Sheffield Clean Air Zone
- Sheffield Clean Air Zone traffic sign symbol
- Location: Sheffield
- Launched: 27 February 2023
- Technology: Automatic number plate recognition;
- Manager: Sheffield City Council
- Currency: Pound sterling
- Retailed: Online;
- Website: Clean Air Zone Sheffield

= Sheffield Clean Air Zone =

Vehicle charging zone in Sheffield

The Sheffield Clean Air Zone (CAZ) is an area of Sheffield city centre where traffic is restricted to reduce air pollution. The Sheffield CAZ covers the area of the city within, and inclusive of, the Sheffield Inner Ring Road. It commenced operation on 27 February 2023 as a Class C Clean Air Zone.

==Implementation==
The Sheffield Clean Air Zone covers the entirety of the city centre within the Sheffield Inner Ring Road. Most of the inner ring road is included in the CAZ; however, most roundabouts on the inner ring road are not included, to allow vehicles to double back on themselves without entering the zone.

The Sheffield CAZ entered operation on 27 February 2023. It only applies to non-compliant commercial vehicles; private cars are exempt. As of September 2025, the current charges to enter the CAZ are £10 per day for taxis and large vans and £50 per day for buses, coaches and lorries. Exemptions and discounts are available for vehicles such as those partaking in educational school trips, those used for disability transport, or "hard to replace" vehicles such as road construction equipment.

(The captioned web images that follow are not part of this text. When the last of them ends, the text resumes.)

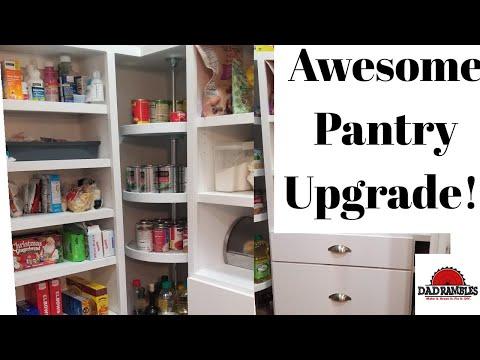 DIY Kitchen Pantry Remodel – Kitchen Project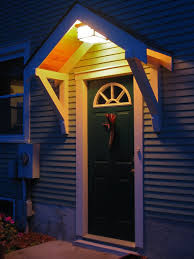 porch roof bracket support kit flat canopy find this pin and more garage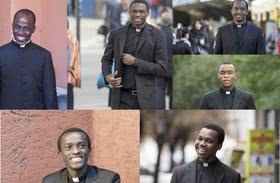 Six New Priests of Opus Dei in Africa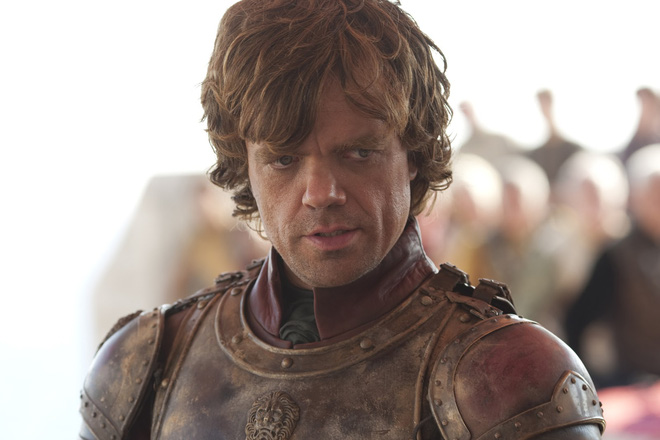 Peter Dinklage trong vai Tyrion Lannister.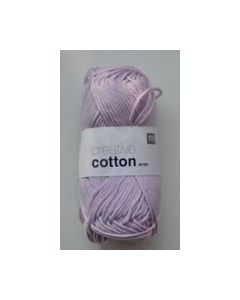 Rico Creative Cotton Violet 16 aran 4003855378511_small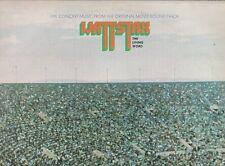 LP 2388 WATTSTAX  THE LIVING WORD DOPPIO LP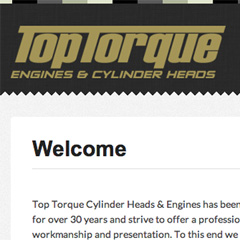 Top Torque Performance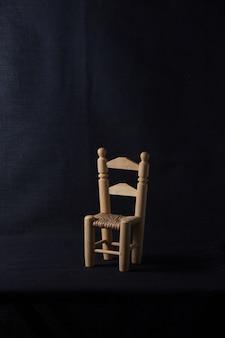 Chaise traditionnelle faite à la main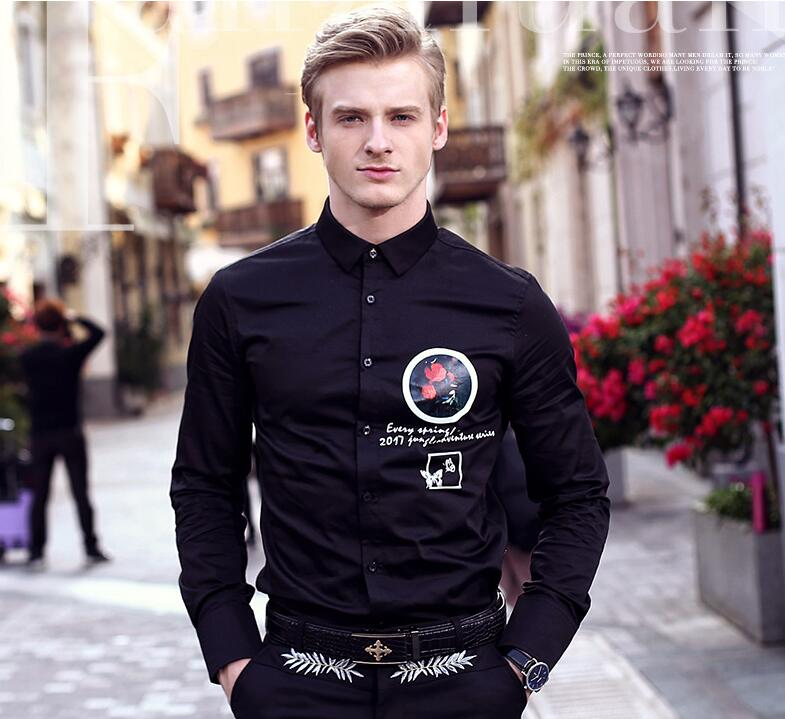 9256169fcd5 FanZhuan 2017 Free Shipping New fashion casual male men s personality Court  long sleeved Black Slim shirt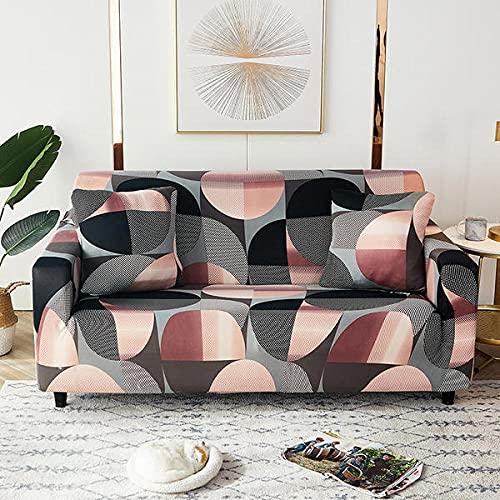 Funda Sofas 2 y 3 Plazas Oro Rosa Fundas para Sofa con Diseño Elegante Universal,Cubre Sofa Ajustables,Fundas Sofa Elasticas,Funda de Sofa Chaise Longue,Protector Cubierta para Sofá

Enforcement of the CAZ is carried out using automatic number plate recognition (ANPR) cameras at all entry points to the zone. It is enforced 24 hours a day, 365 days a year.

==Impact==
The Sheffield Clean Air Zone raised more than £7.2 million in its first year of operation. In 2025, money raised by the Sheffield CAZ was invested into school road safety schemes across the city, including temporary road closures at school day start and end times outside five schools.